Ritratto di gentiluomo con lettera è un dipinto a olio su tela (115 × 101 cm) del Moretto, databile al 1535-1540 e conservato nella Pinacoteca Tosio Martinengo di Brescia.

Il dipinto, noto alla letteratura artistica solamente dopo la donazione alla pinacoteca avvenuta nel 1854, si inserisce in un gruppo di ritratti, complessivamente coevi, che dimostrano le affinità con i dipinti di pari soggetto di Lorenzo Lotto. Alcuni critici hanno proposto di identificare in questo dipinto il perduto Ritratto di Pietro Aretino di cui si conosce l'esistenza grazie a corrispondenza, ma non sono noti documenti in grado di confermare l'ipotesi.

Storia[modifica | modifica wikitesto]

Il dipinto perviene alla Pinacoteca Tosio Martinengo nel 1854 come legato al pittore e storico Alessandro Sala. Non sono però noti documenti d'archivio in grado di confermare se la tela apparteneva alla famiglia del Sala dalle origini, oppure se costui, o un suo antenato, l'avesse acquisito come pezzo da collezione[1].

Gaetano Panazza, nel 1968, in base ai resti di un sigillo in ceralacca presenti sul retro vede nel ritratto un membro della famiglia Gambara[2], mentre già Ugo Fleres, nel 1899, voleva identificare l'opera come il perduto Ritratto di Pietro Aretino del quale si ha conoscenza grazie a una lettera inviata al Moretto da Pietro Aretino nel settembre 1544, nel quale il poeta ringrazia il pittore per la bellezza del ritratto eseguito[3]. La proposta è comunque rimasta senza seguito nella letteratura artistica, forse anche a causa della totale mancanza di fonti archivistiche al riguardo[1]. Solamente Giorgio Nicodemi, nel 1927, scrive che "l'iconografia aretiniana in qualche modo giustifica"[4], cioè che l'uomo qui raffigurato si avvicina per fisionomia ad altri ritratti noti di Pietro Aretino.

Descrizione[modifica | modifica wikitesto]

Nel dipinto è ritratto un uomo sui trent'anni con una folta e lunga barba, dallo sguardo inespressivo rivolto verso l'osservatore. L'uomo indossa una veste rosata di seta lucida, coperta da un ampio mantello scuro che regge con la mano sinistra. La parte destra del corpo è appoggiata su un tavolo coperto da una tovaglia verde, così come verde è il muro retrostante.

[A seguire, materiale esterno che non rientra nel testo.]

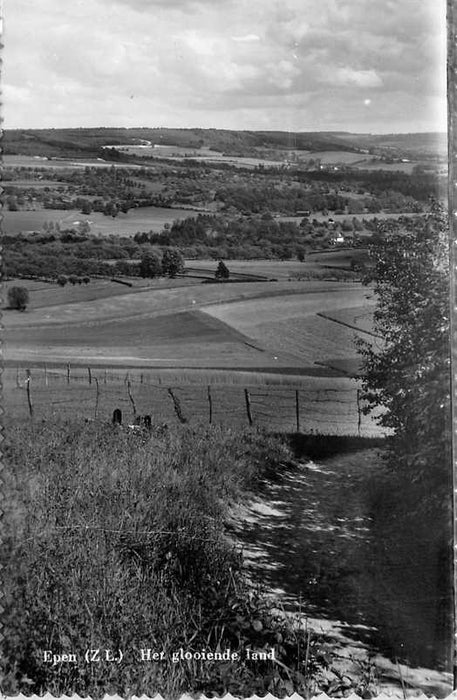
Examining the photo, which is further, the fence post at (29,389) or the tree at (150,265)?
the tree at (150,265)

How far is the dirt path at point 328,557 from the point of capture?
4883 mm

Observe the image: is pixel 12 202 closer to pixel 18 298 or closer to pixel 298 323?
pixel 18 298

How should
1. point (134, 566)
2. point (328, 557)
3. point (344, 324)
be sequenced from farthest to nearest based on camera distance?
1. point (344, 324)
2. point (328, 557)
3. point (134, 566)

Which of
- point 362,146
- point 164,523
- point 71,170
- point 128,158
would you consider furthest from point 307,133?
point 164,523

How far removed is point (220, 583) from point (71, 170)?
3.49 metres

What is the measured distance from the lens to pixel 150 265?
5.81 meters

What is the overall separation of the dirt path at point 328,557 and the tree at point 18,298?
7.62 ft

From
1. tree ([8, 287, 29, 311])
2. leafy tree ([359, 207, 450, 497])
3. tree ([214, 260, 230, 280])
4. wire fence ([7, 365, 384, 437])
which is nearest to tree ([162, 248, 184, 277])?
tree ([214, 260, 230, 280])

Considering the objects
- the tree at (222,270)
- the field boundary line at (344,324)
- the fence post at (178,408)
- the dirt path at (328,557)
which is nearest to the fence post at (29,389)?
the fence post at (178,408)

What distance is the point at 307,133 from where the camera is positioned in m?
5.42

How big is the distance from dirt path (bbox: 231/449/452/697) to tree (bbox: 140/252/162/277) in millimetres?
1936

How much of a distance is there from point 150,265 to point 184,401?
1.14 metres

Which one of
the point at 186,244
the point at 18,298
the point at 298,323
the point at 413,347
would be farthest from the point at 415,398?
the point at 18,298

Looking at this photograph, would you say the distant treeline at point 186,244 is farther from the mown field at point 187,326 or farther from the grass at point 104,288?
the mown field at point 187,326
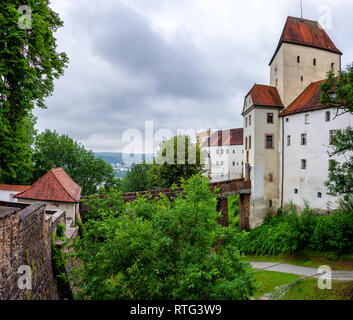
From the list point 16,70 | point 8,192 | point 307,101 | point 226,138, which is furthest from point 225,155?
point 16,70

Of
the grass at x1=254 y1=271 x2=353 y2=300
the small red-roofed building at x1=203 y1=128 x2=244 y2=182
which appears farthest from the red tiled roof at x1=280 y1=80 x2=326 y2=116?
the small red-roofed building at x1=203 y1=128 x2=244 y2=182

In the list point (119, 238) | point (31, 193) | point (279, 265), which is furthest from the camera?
point (279, 265)

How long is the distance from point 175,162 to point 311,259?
50.3 ft

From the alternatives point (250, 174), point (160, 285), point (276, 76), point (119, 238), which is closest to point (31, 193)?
point (119, 238)

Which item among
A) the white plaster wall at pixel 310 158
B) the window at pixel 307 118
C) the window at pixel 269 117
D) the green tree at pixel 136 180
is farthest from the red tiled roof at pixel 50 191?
the green tree at pixel 136 180

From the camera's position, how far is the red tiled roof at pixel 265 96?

Nella mano destra, inoltre, tiene un cartellino dal significato poco chiaro.

Nell'angolo in alto a destra della tela si apre una stretta finestra rivolta verso un profondo sfondato prospettico, nel quale si intravede una grande montagna coperta dalle nubi e dalla foschia.

Stile[modifica | modifica wikitesto]

Molto riduttivo è il giudizio di Gustavo Frizzoni del 1889, il quale lamenta che nella pinacoteca bresciana "è sensibile la mancanza di qualche ritratto che rappresenti degnamente il valore del Moretto in simile genere di pitture; poiché quello di un florido gentiluomo in pittoresco costume del tempo, per quanto attraente a prima vista, non verifica in sé tutte le finezze né il modo d'interpretare le forme, proprio del maestro stesso"[5]. Il Frizzoni giunge infine alla cautela di "non accettare senza esitazione l'attribuzione al Bonvicino"[5]. Prontamente gli fa eco Giovanni Morelli nel 1890, il quale non esita a togliere il dipinto dal catalogo delle opere del Moretto[6].

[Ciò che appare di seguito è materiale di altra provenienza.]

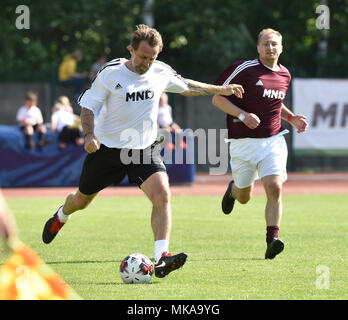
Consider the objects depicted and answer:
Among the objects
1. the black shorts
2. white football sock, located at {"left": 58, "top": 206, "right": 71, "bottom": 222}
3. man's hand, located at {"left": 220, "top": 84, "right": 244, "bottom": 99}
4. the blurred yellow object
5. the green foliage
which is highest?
the green foliage

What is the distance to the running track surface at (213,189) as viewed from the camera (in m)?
20.3

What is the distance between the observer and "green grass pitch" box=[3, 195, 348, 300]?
7.49 metres

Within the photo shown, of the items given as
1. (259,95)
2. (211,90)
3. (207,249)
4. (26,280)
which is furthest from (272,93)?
(26,280)

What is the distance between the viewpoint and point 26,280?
4.97 m

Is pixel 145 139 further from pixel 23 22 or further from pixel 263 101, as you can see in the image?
pixel 23 22

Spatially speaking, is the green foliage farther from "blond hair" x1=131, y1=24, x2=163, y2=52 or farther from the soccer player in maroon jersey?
"blond hair" x1=131, y1=24, x2=163, y2=52

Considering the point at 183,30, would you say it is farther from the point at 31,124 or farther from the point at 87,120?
the point at 87,120

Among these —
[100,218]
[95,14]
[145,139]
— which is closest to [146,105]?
[145,139]

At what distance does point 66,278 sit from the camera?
8250 millimetres

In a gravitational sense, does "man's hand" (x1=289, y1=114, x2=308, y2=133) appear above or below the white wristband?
below

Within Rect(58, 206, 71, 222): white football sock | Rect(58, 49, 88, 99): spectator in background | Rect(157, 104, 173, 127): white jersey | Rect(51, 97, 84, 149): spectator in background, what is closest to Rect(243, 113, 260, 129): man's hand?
Rect(58, 206, 71, 222): white football sock

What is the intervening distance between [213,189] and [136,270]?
1409 cm

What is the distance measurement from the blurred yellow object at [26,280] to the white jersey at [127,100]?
384 centimetres

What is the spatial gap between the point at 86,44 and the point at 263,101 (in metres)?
24.3
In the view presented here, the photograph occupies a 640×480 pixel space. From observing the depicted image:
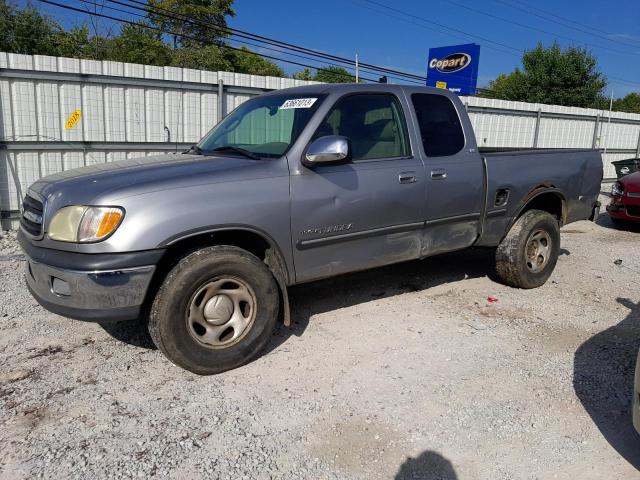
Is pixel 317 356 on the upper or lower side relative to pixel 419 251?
lower

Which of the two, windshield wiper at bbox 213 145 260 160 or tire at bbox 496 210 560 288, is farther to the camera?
tire at bbox 496 210 560 288

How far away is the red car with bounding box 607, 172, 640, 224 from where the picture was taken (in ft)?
30.1

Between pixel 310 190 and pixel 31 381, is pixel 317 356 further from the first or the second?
pixel 31 381

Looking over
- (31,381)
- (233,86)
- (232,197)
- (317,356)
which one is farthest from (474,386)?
(233,86)

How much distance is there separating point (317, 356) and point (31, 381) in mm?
1922

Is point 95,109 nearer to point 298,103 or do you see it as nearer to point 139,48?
point 298,103

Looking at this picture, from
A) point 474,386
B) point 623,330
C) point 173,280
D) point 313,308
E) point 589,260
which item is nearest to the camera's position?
point 173,280

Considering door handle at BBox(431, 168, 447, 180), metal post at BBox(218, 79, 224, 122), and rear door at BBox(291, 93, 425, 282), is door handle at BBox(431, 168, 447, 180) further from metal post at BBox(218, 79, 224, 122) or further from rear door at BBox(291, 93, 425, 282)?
metal post at BBox(218, 79, 224, 122)

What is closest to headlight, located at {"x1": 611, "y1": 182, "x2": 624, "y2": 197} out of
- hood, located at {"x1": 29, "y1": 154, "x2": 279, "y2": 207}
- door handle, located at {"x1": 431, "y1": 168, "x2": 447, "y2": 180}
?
door handle, located at {"x1": 431, "y1": 168, "x2": 447, "y2": 180}

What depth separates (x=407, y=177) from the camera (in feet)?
14.1

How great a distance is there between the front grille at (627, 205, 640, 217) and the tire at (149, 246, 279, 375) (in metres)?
7.99

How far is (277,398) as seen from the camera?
132 inches

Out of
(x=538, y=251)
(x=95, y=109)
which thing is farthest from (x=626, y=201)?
(x=95, y=109)

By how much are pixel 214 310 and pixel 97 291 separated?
2.42ft
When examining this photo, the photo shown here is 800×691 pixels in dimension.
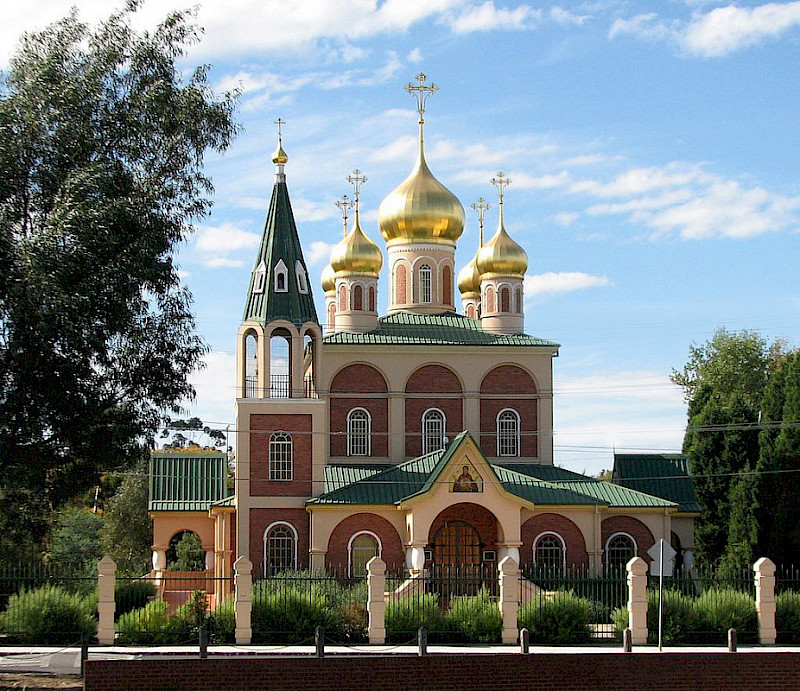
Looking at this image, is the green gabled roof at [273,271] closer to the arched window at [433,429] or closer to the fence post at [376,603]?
the arched window at [433,429]

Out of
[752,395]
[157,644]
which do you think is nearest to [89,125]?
[157,644]

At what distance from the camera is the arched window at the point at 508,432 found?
3934 centimetres

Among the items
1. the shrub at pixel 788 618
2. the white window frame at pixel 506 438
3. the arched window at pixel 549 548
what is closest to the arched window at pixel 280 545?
the arched window at pixel 549 548

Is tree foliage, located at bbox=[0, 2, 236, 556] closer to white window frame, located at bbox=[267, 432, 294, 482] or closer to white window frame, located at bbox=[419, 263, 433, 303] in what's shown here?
white window frame, located at bbox=[267, 432, 294, 482]

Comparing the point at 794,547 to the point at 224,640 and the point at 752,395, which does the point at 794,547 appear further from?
the point at 752,395

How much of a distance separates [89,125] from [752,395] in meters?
38.0

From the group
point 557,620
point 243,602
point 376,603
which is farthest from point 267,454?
point 557,620

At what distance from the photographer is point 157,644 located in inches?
957

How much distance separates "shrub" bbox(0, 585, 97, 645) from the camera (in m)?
24.4

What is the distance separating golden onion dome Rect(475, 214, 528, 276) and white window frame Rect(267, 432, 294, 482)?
888 cm

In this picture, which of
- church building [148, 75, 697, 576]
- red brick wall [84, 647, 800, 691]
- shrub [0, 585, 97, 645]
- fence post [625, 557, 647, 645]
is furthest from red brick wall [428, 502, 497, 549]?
red brick wall [84, 647, 800, 691]

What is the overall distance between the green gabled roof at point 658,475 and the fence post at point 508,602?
52.0 ft

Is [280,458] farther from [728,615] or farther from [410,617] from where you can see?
[728,615]

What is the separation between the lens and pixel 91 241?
20.8m
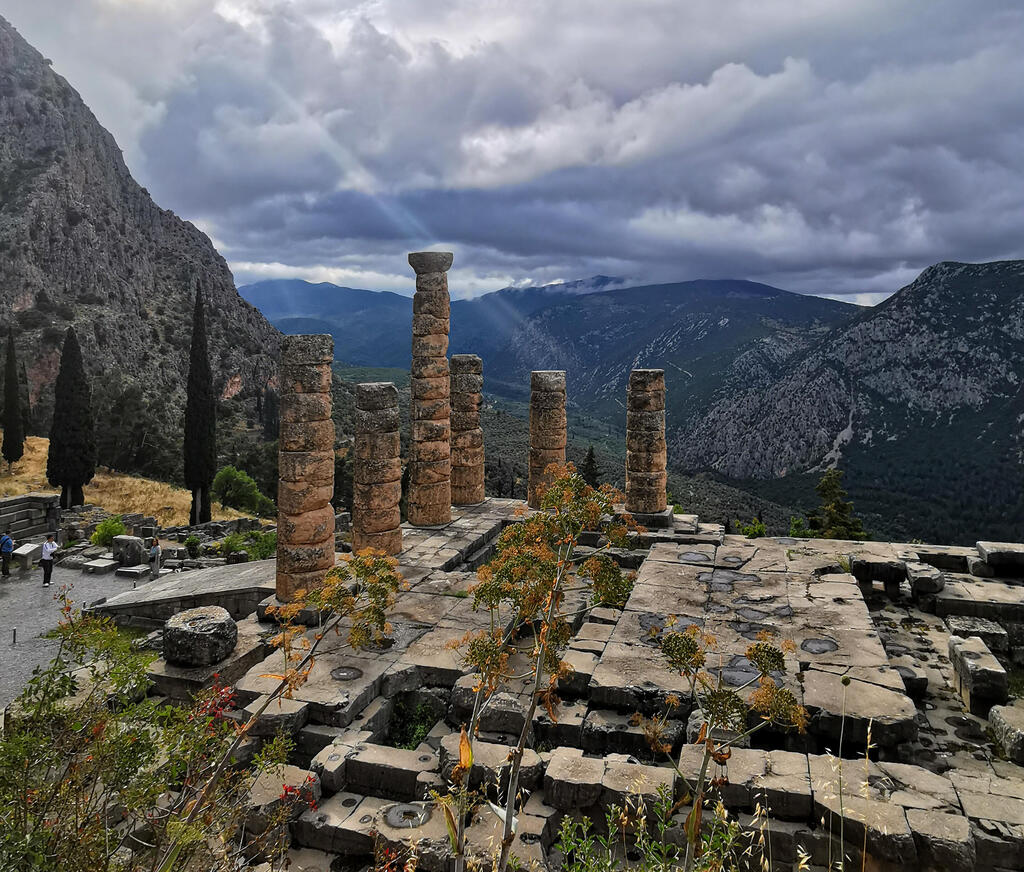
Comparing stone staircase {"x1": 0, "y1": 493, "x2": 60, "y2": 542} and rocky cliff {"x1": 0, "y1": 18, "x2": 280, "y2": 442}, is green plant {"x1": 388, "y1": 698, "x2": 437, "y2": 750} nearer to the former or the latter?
stone staircase {"x1": 0, "y1": 493, "x2": 60, "y2": 542}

Più cauto si dimostra Pietro Da Ponte nel 1898, che propende comunque per l'autografia incolpando i cattivi restauri precedenti per la scarsa leggibilità dell'opera. Inoltre, riguardo al fatto che "la fisionomia del bell'uomo sui trent'anni con folta barba" qui rappresentato "sia poco espressiva, bisogna riconoscere che del resto è pure un fatto che alcune fisionomie per sé stesse dicono assai poco"[7].

Giorgio Nicodemi, nel 1927, attribuisce fermamente il ritratto alla mano del Moretto, scrivendo che tale attribuzione "è certamente accettabile ove si considerino le parti del dipinto sulle quali non fu esercitato nessun restauro, e dove meglio si spiegano le caratteristiche del maestro nel rendere le stoffe, e si confrontino la delicatezza del pennelleggiare che qui si rileva con quella che l'artista adoperò tra il 1540 e il 1545, nel quale periodo di tempo questo ritratto deve certamente comprendersi"[4]. Tale datazione è comunque la più estrema proposta dalla critica, che in generale antepone l'esecuzione del dipinto di qualche anno[1].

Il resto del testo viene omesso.